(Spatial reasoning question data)
# # # #
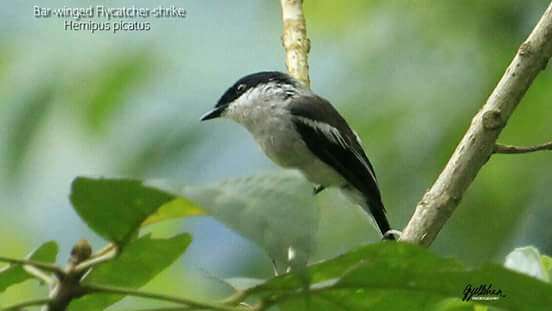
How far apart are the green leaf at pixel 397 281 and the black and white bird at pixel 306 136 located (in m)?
3.18

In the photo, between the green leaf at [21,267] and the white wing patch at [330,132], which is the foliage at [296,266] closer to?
the green leaf at [21,267]

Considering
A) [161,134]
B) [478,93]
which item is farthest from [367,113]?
[161,134]

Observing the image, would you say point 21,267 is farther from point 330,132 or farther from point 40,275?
point 330,132

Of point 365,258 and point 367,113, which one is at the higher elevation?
point 365,258

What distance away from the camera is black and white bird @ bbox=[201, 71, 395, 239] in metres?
4.51

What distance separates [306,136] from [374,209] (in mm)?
612

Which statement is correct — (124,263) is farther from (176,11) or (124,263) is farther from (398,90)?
(176,11)

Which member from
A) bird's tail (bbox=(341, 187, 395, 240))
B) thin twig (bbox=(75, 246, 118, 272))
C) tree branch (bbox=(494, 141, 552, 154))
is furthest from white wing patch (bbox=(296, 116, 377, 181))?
thin twig (bbox=(75, 246, 118, 272))

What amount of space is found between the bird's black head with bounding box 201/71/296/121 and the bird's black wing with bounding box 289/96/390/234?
169mm

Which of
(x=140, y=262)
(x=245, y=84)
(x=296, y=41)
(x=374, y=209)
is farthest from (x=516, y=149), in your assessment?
(x=245, y=84)

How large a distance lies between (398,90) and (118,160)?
1.07 m

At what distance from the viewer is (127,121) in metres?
3.34

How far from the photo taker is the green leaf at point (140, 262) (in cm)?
Result: 122

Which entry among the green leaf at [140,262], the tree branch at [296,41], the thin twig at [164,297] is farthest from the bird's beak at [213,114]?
the thin twig at [164,297]
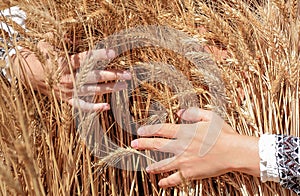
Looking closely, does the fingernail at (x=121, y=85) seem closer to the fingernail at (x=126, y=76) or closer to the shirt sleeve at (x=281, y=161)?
the fingernail at (x=126, y=76)

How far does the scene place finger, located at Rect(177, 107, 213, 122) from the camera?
1.02m

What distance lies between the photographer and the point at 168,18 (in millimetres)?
1096

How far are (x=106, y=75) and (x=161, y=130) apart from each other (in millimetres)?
173

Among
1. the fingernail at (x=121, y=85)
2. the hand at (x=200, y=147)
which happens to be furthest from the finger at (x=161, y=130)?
the fingernail at (x=121, y=85)

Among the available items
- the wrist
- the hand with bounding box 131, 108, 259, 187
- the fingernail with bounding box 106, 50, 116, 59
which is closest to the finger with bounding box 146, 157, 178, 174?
the hand with bounding box 131, 108, 259, 187

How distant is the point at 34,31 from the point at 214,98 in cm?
40

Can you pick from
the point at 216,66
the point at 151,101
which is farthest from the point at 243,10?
the point at 151,101

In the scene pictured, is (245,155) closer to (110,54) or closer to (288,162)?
(288,162)

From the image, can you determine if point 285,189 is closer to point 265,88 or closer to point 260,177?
point 260,177

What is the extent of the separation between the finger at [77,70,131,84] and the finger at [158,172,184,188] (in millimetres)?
236

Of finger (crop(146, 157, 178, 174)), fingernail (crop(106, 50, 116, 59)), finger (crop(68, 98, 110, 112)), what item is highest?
fingernail (crop(106, 50, 116, 59))

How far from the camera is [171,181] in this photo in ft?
3.32

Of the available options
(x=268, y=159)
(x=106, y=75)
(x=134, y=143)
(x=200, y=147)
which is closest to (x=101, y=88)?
(x=106, y=75)

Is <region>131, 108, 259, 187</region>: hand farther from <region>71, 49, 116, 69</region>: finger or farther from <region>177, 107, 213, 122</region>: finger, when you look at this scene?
<region>71, 49, 116, 69</region>: finger
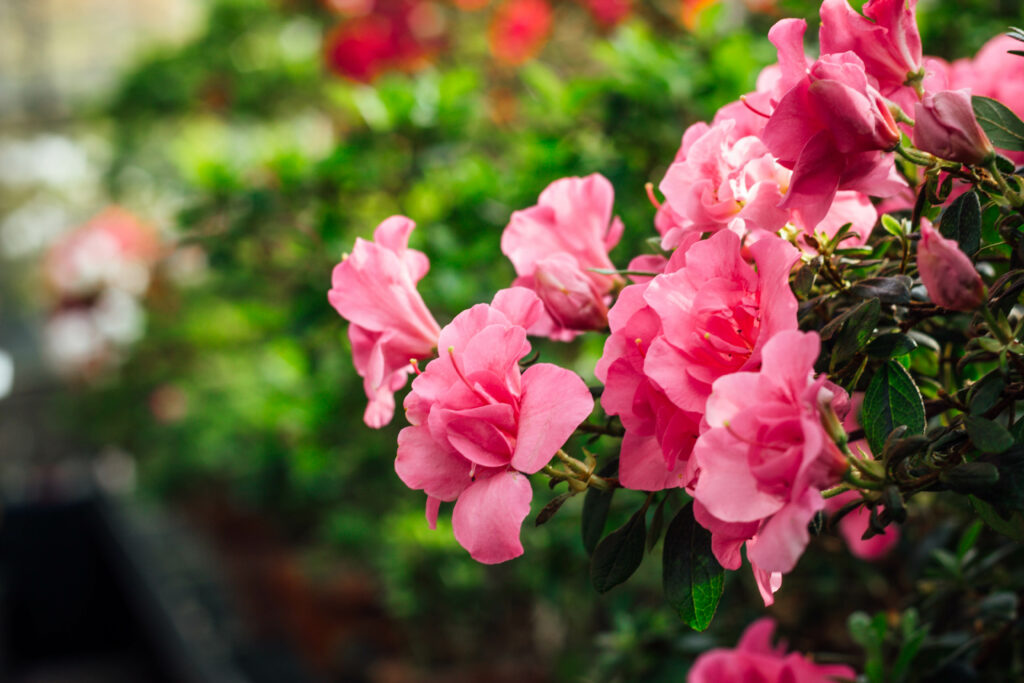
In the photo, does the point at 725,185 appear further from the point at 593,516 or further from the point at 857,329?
the point at 593,516

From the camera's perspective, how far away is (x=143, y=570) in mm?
3053

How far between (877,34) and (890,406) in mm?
170

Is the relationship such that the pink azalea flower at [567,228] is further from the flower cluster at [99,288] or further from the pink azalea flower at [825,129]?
the flower cluster at [99,288]

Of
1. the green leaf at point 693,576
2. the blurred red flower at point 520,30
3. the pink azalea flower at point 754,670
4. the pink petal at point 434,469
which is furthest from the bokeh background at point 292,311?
the pink petal at point 434,469

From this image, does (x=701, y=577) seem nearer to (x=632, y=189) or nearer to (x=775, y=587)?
(x=775, y=587)

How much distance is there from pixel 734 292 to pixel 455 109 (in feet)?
2.83

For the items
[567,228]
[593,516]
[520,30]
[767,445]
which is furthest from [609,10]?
[767,445]

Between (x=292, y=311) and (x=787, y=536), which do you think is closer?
(x=787, y=536)

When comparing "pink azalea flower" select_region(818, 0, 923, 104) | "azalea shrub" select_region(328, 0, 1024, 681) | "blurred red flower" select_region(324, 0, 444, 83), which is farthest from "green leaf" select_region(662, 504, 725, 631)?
"blurred red flower" select_region(324, 0, 444, 83)

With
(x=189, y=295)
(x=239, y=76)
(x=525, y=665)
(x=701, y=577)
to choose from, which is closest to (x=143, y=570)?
(x=189, y=295)

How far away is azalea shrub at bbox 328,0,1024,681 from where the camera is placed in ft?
1.00

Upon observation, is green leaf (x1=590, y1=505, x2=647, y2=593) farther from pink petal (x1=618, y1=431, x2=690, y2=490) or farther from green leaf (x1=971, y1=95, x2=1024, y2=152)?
green leaf (x1=971, y1=95, x2=1024, y2=152)

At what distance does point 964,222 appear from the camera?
37 cm

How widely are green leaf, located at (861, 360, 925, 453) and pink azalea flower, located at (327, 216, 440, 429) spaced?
23 cm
# # # #
◆ **TASK TO COMPLETE**:
Write out each line of the data exactly; the images should be left out.

◆ **SOLUTION TO THE EXERCISE**:
How far apart are the green leaf at pixel 397 281 and the black and white bird at pixel 306 136 located (in m)?
3.18

In the photo, between the green leaf at [21,267] and the white wing patch at [330,132], which is the foliage at [296,266] closer to?
the green leaf at [21,267]

Considering
A) [161,134]
B) [478,93]
which item is farthest from [367,113]?
[161,134]

Observing the image, would you say point 21,267 is farther from point 330,132 or farther from point 40,275?
point 330,132

Of point 365,258 and point 367,113, which one is at the higher elevation?
point 365,258

What distance away from the camera is black and white bird @ bbox=[201, 71, 395, 239] in metres?
4.51

What distance separates [306,136] from [374,209] (in mm)?
612

Which statement is correct — (124,263) is farther from (176,11) or (124,263) is farther from (398,90)?
(176,11)

Which member from
A) bird's tail (bbox=(341, 187, 395, 240))
B) thin twig (bbox=(75, 246, 118, 272))
C) tree branch (bbox=(494, 141, 552, 154))
is furthest from white wing patch (bbox=(296, 116, 377, 181))?
thin twig (bbox=(75, 246, 118, 272))

What amount of space is found between the bird's black head with bounding box 201/71/296/121 and the bird's black wing with bounding box 289/96/390/234?
169mm

Which of
(x=140, y=262)
(x=245, y=84)
(x=296, y=41)
(x=374, y=209)
is farthest from (x=516, y=149), in your assessment?
(x=245, y=84)

How large a distance lies between (398,90) and (118,160)?
1.07 m

At what distance from the viewer is (127,121) in metres?
3.34

How far from the photo taker is the green leaf at point (140, 262) (in cm)?
Result: 122

Which entry among the green leaf at [140,262], the tree branch at [296,41], the thin twig at [164,297] is farthest from the bird's beak at [213,114]?
the thin twig at [164,297]
Looking closely, does the fingernail at (x=121, y=85) seem closer to the fingernail at (x=126, y=76) or closer to the shirt sleeve at (x=281, y=161)?
the fingernail at (x=126, y=76)

How far does the scene place finger, located at Rect(177, 107, 213, 122) from the camera?
1.02m

What distance lies between the photographer and the point at 168,18 (in millimetres)?
1096

How far are (x=106, y=75) and (x=161, y=130) apart from each other (in millimetres)?
173

Among
1. the fingernail at (x=121, y=85)
2. the hand at (x=200, y=147)
which happens to be furthest from the finger at (x=161, y=130)?
the fingernail at (x=121, y=85)

Among the available items
- the wrist
- the hand with bounding box 131, 108, 259, 187
- the fingernail with bounding box 106, 50, 116, 59
which is closest to the finger with bounding box 146, 157, 178, 174?
the hand with bounding box 131, 108, 259, 187

How distant is the point at 34,31 from the point at 214,98 in cm?
40

Can you pick from
the point at 216,66
the point at 151,101
which is farthest from the point at 243,10?
the point at 151,101

In the scene pictured, is (245,155) closer to (110,54) or closer to (288,162)?
(288,162)

From the image, can you determine if point 285,189 is closer to point 265,88 or closer to point 260,177?
point 260,177

What is the extent of the separation between the finger at [77,70,131,84] and the finger at [158,172,184,188] (in millimetres)?
236

Of finger (crop(146, 157, 178, 174)), fingernail (crop(106, 50, 116, 59)), finger (crop(68, 98, 110, 112)), what item is highest?
fingernail (crop(106, 50, 116, 59))

How far from the camera is [171,181] in this photo in ft?
3.32

Of the available options
(x=268, y=159)
(x=106, y=75)
(x=134, y=143)
(x=200, y=147)
which is closest to (x=101, y=88)?
(x=106, y=75)

Is <region>131, 108, 259, 187</region>: hand farther from <region>71, 49, 116, 69</region>: finger or farther from <region>177, 107, 213, 122</region>: finger, when you look at this scene?
<region>71, 49, 116, 69</region>: finger
In the photo, does the point at 725,185 appear further from the point at 593,516 or further from the point at 857,329?
the point at 593,516

From the camera's perspective, how far away is (x=143, y=570) in mm?
3053

How far between (877,34) and (890,406) in mm?
170

Is the relationship such that the pink azalea flower at [567,228] is further from the flower cluster at [99,288] or further from the pink azalea flower at [825,129]?
the flower cluster at [99,288]

Of
1. the green leaf at point 693,576
2. the blurred red flower at point 520,30
3. the pink azalea flower at point 754,670
4. the pink petal at point 434,469
which is furthest from the bokeh background at point 292,311?
the pink petal at point 434,469

From this image, does (x=701, y=577) seem nearer to (x=632, y=189) or nearer to (x=775, y=587)?
(x=775, y=587)

How much distance is there from pixel 734 292 to pixel 455 109 (in feet)?
2.83

For the items
[567,228]
[593,516]
[520,30]
[767,445]
which is furthest from [609,10]?
[767,445]

Between (x=292, y=311) and (x=787, y=536), which do you think is closer?
(x=787, y=536)

When comparing "pink azalea flower" select_region(818, 0, 923, 104) | "azalea shrub" select_region(328, 0, 1024, 681) | "blurred red flower" select_region(324, 0, 444, 83), which is farthest from "green leaf" select_region(662, 504, 725, 631)?
"blurred red flower" select_region(324, 0, 444, 83)

With
(x=189, y=295)
(x=239, y=76)
(x=525, y=665)
(x=701, y=577)
to choose from, which is closest to (x=143, y=570)?
(x=189, y=295)

How far away is azalea shrub at bbox 328,0,1024,681 from where the camera is placed in ft?
1.00

Upon observation, is green leaf (x1=590, y1=505, x2=647, y2=593) farther from pink petal (x1=618, y1=431, x2=690, y2=490) or farther from green leaf (x1=971, y1=95, x2=1024, y2=152)?
green leaf (x1=971, y1=95, x2=1024, y2=152)

At what distance does point 964,222 appear from the camera?
37 cm

How widely are green leaf, located at (861, 360, 925, 453) and pink azalea flower, located at (327, 216, 440, 429) spaced?
23 cm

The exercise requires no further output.